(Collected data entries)
Segment Open

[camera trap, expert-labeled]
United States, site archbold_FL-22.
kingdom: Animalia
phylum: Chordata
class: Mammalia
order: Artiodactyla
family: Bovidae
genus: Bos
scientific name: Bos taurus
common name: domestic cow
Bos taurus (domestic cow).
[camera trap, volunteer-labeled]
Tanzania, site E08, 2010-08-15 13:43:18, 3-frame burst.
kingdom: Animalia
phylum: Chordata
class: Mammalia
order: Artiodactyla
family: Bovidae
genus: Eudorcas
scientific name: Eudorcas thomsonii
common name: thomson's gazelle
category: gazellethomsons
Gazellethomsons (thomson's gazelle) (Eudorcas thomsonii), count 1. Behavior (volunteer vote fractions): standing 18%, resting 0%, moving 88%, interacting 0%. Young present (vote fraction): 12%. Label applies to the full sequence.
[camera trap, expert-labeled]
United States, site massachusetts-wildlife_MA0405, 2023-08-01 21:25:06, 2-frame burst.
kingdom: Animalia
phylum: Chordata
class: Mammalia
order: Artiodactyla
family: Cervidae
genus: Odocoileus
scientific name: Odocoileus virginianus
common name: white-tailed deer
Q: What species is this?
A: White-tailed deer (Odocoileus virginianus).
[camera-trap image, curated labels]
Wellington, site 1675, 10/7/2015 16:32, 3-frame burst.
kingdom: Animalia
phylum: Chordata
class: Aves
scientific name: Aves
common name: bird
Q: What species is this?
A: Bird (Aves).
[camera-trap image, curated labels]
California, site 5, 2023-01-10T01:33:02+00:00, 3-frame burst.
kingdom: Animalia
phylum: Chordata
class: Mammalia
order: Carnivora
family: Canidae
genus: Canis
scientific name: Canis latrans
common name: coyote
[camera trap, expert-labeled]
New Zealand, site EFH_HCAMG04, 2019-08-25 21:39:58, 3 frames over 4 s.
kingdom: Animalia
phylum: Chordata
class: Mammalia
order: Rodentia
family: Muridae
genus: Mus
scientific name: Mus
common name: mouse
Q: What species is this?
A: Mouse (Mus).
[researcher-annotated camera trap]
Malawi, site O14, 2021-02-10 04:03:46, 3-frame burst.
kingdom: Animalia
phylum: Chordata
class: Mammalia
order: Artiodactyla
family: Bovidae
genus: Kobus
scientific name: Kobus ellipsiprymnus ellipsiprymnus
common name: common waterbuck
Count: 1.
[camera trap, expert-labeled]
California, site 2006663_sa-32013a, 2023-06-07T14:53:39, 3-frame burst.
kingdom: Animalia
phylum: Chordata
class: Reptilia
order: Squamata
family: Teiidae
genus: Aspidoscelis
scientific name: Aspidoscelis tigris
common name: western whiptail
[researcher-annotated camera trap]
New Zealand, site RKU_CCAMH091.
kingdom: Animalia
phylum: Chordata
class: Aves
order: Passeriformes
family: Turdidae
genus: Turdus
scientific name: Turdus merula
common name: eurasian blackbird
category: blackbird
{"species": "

Segment Closed

**Work instructions**
Identify the lines in the entries above that contain "United", then copy them out.

**Solved exercise**
United States, site archbold_FL-22.
United States, site massachusetts-wildlife_MA0405, 2023-08-01 21:25:06, 2-frame burst.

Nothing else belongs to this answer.